[Start DATA SHOWN]

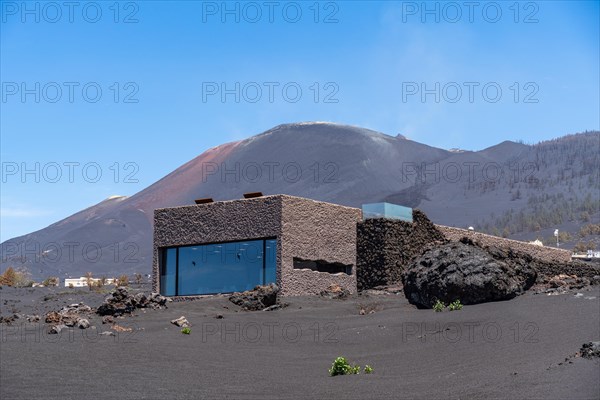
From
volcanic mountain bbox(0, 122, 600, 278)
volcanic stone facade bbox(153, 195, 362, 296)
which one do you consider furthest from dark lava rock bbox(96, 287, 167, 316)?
volcanic mountain bbox(0, 122, 600, 278)

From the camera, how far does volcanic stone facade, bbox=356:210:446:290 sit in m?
26.8

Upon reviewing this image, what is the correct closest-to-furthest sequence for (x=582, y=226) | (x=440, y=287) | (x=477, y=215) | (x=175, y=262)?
(x=440, y=287) < (x=175, y=262) < (x=582, y=226) < (x=477, y=215)

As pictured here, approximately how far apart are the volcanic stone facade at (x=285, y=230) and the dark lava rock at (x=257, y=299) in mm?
3537

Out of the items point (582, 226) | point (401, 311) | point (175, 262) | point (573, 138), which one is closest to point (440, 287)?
point (401, 311)

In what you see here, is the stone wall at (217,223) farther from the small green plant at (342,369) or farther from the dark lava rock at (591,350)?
the dark lava rock at (591,350)

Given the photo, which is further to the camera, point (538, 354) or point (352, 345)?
point (352, 345)

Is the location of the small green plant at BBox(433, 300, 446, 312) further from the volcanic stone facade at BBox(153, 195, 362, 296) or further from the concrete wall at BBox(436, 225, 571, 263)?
the concrete wall at BBox(436, 225, 571, 263)

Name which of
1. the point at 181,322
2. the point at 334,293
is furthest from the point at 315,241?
the point at 181,322

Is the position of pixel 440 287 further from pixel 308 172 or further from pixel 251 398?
pixel 308 172

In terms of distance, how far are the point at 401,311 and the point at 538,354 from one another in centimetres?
586

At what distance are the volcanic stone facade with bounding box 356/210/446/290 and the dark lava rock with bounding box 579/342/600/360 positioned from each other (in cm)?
1442

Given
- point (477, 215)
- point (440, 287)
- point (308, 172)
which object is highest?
point (308, 172)

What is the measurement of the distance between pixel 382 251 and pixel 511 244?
10.1 metres

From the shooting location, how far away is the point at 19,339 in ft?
47.2
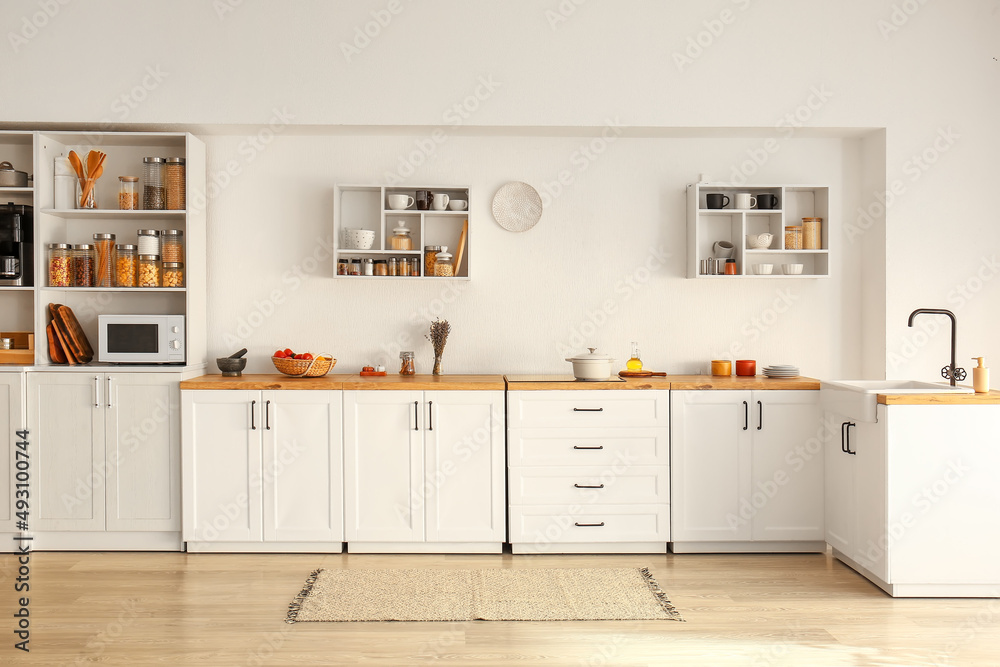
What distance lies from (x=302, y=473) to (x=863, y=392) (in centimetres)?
271

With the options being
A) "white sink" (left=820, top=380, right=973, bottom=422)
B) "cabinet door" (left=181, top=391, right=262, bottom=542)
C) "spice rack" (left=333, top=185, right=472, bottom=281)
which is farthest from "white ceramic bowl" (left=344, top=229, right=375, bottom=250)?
"white sink" (left=820, top=380, right=973, bottom=422)

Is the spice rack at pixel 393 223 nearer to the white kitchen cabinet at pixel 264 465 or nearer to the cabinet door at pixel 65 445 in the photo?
the white kitchen cabinet at pixel 264 465

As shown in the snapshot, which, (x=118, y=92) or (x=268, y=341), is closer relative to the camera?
(x=118, y=92)

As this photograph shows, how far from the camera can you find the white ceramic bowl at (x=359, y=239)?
13.7 ft

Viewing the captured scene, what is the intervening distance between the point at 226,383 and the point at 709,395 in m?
2.48

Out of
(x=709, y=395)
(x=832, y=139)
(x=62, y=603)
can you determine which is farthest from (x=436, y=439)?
(x=832, y=139)

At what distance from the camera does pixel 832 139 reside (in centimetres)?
439

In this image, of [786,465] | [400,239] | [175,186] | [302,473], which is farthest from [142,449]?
[786,465]

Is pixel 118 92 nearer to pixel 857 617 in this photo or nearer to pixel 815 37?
pixel 815 37

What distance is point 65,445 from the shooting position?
390 cm

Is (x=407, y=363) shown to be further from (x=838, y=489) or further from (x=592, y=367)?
(x=838, y=489)

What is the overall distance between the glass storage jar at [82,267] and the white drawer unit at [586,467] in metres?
2.33

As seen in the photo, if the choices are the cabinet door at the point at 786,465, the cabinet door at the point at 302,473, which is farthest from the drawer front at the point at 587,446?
the cabinet door at the point at 302,473

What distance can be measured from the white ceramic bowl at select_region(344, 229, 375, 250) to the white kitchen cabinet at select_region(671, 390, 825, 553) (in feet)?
6.01
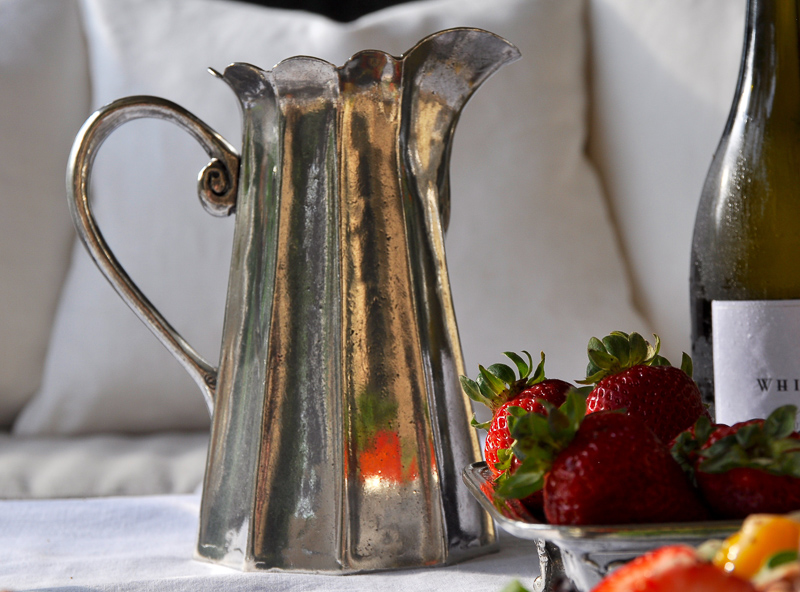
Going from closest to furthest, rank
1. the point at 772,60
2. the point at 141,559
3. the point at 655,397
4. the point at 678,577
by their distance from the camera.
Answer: the point at 678,577 < the point at 655,397 < the point at 141,559 < the point at 772,60

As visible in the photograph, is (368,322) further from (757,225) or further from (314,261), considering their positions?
(757,225)

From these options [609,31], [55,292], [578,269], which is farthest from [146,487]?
[609,31]

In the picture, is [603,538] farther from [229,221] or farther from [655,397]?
[229,221]

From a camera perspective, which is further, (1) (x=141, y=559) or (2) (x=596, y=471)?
(1) (x=141, y=559)

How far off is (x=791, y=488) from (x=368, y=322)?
0.21 meters

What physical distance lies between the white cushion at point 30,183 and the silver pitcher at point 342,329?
498 millimetres

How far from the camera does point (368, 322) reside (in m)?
0.39

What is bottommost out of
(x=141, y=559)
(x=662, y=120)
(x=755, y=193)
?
(x=141, y=559)

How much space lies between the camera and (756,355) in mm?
439

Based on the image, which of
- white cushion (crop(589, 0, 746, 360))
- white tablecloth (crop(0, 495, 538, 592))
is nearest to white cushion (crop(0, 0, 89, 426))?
white tablecloth (crop(0, 495, 538, 592))

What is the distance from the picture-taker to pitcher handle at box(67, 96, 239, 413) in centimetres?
43

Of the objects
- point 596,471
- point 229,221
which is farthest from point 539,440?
point 229,221

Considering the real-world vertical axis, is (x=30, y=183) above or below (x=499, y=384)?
above

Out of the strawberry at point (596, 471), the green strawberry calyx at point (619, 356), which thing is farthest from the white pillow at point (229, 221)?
the strawberry at point (596, 471)
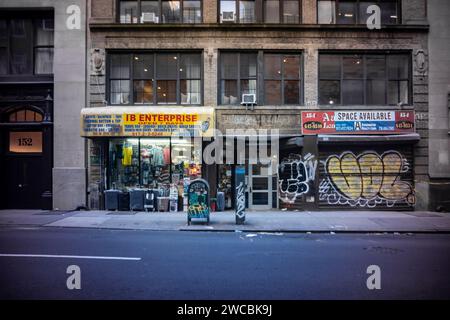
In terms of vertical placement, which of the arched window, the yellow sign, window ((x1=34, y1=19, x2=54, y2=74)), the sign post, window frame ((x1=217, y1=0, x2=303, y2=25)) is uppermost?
window frame ((x1=217, y1=0, x2=303, y2=25))

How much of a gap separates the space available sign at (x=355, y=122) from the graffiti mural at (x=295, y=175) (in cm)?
131

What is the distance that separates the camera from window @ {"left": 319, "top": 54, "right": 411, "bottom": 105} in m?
16.9

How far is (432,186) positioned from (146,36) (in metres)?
14.2

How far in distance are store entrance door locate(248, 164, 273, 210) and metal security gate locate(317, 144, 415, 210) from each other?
2263mm

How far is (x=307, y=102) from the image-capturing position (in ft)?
54.5

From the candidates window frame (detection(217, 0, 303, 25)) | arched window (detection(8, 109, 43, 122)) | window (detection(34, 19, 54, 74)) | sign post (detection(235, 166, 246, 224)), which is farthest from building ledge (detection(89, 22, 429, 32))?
sign post (detection(235, 166, 246, 224))

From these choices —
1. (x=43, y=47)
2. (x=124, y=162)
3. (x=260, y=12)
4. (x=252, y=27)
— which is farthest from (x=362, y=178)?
(x=43, y=47)

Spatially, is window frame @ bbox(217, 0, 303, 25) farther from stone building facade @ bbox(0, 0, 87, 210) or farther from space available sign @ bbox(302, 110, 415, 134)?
stone building facade @ bbox(0, 0, 87, 210)

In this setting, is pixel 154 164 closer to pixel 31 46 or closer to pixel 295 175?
pixel 295 175

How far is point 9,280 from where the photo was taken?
248 inches

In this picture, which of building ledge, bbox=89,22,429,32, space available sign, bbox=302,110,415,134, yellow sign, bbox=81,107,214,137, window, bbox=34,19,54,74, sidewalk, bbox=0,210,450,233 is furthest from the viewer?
window, bbox=34,19,54,74
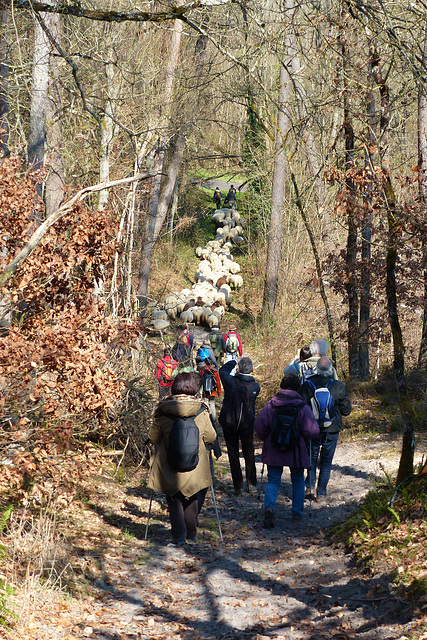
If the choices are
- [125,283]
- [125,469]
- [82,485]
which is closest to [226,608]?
[82,485]

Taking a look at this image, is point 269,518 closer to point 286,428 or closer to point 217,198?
point 286,428

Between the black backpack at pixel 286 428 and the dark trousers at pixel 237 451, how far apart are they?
1.34 m

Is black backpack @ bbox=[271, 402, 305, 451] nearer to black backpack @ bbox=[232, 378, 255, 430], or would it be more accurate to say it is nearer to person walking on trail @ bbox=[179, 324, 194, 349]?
black backpack @ bbox=[232, 378, 255, 430]

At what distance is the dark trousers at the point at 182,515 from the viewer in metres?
6.70

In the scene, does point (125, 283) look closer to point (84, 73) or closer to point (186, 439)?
point (186, 439)

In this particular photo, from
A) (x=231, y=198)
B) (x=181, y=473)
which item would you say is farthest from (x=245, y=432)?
(x=231, y=198)

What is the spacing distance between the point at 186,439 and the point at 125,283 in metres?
3.83

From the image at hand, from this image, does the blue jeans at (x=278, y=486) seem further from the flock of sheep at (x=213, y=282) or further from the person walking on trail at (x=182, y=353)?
the flock of sheep at (x=213, y=282)

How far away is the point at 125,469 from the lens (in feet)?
31.2

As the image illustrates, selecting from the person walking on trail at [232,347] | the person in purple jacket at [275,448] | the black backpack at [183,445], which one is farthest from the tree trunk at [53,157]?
the black backpack at [183,445]

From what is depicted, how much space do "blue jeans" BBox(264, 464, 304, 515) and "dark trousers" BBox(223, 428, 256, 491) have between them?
3.90ft

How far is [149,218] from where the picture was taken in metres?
19.9

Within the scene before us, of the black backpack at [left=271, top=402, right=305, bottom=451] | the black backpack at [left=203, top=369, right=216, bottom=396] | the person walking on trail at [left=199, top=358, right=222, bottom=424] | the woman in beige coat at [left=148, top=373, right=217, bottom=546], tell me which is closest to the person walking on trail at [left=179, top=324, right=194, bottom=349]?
the person walking on trail at [left=199, top=358, right=222, bottom=424]

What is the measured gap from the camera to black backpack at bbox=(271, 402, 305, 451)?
7230 mm
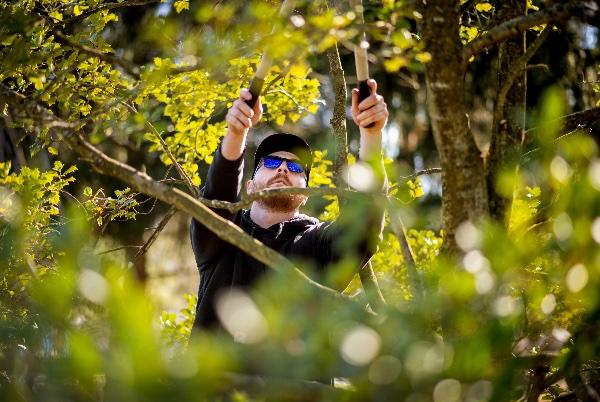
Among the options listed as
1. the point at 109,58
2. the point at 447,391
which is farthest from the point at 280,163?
the point at 447,391

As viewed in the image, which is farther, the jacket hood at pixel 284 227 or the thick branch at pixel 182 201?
the jacket hood at pixel 284 227

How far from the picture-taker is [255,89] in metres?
2.09

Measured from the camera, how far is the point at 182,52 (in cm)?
190

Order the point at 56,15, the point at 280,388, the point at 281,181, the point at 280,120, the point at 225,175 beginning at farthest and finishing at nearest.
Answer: the point at 280,120 < the point at 281,181 < the point at 56,15 < the point at 225,175 < the point at 280,388

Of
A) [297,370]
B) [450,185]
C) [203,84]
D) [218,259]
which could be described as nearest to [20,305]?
[218,259]

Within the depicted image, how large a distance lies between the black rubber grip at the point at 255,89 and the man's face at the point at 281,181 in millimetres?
886

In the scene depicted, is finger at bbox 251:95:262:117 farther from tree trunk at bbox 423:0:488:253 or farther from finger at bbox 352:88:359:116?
tree trunk at bbox 423:0:488:253

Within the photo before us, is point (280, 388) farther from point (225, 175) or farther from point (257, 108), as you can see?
point (225, 175)

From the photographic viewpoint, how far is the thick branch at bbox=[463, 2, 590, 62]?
5.48 ft

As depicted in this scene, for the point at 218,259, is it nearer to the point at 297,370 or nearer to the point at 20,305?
the point at 20,305

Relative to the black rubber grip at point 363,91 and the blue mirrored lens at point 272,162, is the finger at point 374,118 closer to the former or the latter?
the black rubber grip at point 363,91

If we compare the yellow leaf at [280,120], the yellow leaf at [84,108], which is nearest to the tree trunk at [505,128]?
the yellow leaf at [84,108]

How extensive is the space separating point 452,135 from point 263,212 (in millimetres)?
1419

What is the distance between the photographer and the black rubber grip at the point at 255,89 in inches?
80.7
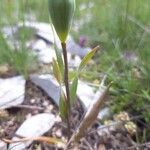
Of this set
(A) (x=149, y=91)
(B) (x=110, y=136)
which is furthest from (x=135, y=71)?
(B) (x=110, y=136)

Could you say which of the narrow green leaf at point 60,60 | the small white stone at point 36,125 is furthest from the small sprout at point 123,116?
the narrow green leaf at point 60,60

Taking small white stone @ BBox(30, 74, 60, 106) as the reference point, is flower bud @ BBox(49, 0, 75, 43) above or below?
above

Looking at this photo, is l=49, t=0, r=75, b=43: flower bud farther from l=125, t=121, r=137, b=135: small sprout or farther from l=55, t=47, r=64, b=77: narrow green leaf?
l=125, t=121, r=137, b=135: small sprout

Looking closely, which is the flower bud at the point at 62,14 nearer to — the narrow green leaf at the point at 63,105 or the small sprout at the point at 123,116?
the narrow green leaf at the point at 63,105

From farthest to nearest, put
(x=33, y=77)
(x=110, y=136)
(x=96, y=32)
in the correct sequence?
1. (x=96, y=32)
2. (x=33, y=77)
3. (x=110, y=136)

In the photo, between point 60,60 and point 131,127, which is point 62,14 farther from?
point 131,127

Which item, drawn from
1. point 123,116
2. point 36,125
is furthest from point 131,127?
point 36,125

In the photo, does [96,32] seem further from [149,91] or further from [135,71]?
[149,91]

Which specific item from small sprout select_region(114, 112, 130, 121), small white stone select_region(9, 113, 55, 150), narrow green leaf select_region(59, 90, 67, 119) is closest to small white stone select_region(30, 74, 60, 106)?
small white stone select_region(9, 113, 55, 150)
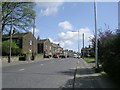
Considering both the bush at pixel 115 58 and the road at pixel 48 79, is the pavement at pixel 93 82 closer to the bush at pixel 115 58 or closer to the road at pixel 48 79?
the road at pixel 48 79

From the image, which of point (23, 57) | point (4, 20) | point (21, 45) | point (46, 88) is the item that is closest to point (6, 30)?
point (4, 20)

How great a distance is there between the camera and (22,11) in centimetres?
6244

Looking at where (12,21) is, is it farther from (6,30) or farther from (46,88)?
(46,88)

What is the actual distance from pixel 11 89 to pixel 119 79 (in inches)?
185

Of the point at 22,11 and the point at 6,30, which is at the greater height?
the point at 22,11

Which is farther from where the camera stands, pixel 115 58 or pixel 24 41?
pixel 24 41

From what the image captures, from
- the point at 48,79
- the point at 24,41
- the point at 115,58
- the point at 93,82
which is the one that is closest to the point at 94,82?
the point at 93,82

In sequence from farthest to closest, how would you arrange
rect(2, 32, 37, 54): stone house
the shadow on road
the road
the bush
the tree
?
rect(2, 32, 37, 54): stone house → the tree → the road → the shadow on road → the bush

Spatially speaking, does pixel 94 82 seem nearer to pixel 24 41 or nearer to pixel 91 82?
pixel 91 82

[End DATA SHOWN]

*WHAT YOU WILL DO:*
Looking at the records above, extract only the lines from the one with "From farthest to nearest, put" through the last line, exactly, with the pictures left out.

*EXERCISE SOLUTION:*
From farthest to nearest, put
(x=33, y=77)
(x=110, y=136)
(x=96, y=32)
in the correct sequence?
1. (x=96, y=32)
2. (x=33, y=77)
3. (x=110, y=136)

In the photo, between point 60,60 and point 131,127, which is point 62,14 farther from?
point 131,127

Which item, drawn from
1. point 123,116
2. point 36,125
is furthest from point 131,127?
point 36,125

In the photo, does [96,32] seem further from [149,91] or further from [135,71]?
[149,91]

Which specific item from small sprout select_region(114, 112, 130, 121), small white stone select_region(9, 113, 55, 150), narrow green leaf select_region(59, 90, 67, 119) is closest to small white stone select_region(30, 74, 60, 106)?
small white stone select_region(9, 113, 55, 150)
Considering both the bush at pixel 115 58 and the road at pixel 48 79, is the pavement at pixel 93 82 closer to the bush at pixel 115 58 or closer to the road at pixel 48 79?
the road at pixel 48 79

From the image, which of point (23, 57) | point (4, 20) | point (21, 45) | point (46, 88) is the item that is closest to point (6, 30)?
point (4, 20)

How great a distance is there between the camera and (22,11) in centimetres?
6244

Looking at where (12,21) is, is it farther from (6,30) or farther from (46,88)?
(46,88)

What is the actual distance from pixel 11 89 to pixel 119 79 (in inches)?
185

Of the point at 22,11 and the point at 6,30, which is at the greater height?
the point at 22,11

Which is farther from where the camera stands, pixel 115 58 or pixel 24 41?
pixel 24 41

From what the image captures, from
- the point at 48,79
- the point at 24,41
- the point at 115,58
- the point at 93,82
which is the one that is closest to the point at 94,82?
the point at 93,82

In sequence from farthest to closest, how would you arrange
rect(2, 32, 37, 54): stone house
the shadow on road
the road
the bush
the tree
?
rect(2, 32, 37, 54): stone house → the tree → the road → the shadow on road → the bush

Spatially speaking, does pixel 94 82 seem nearer to pixel 24 41 or nearer to pixel 91 82?
pixel 91 82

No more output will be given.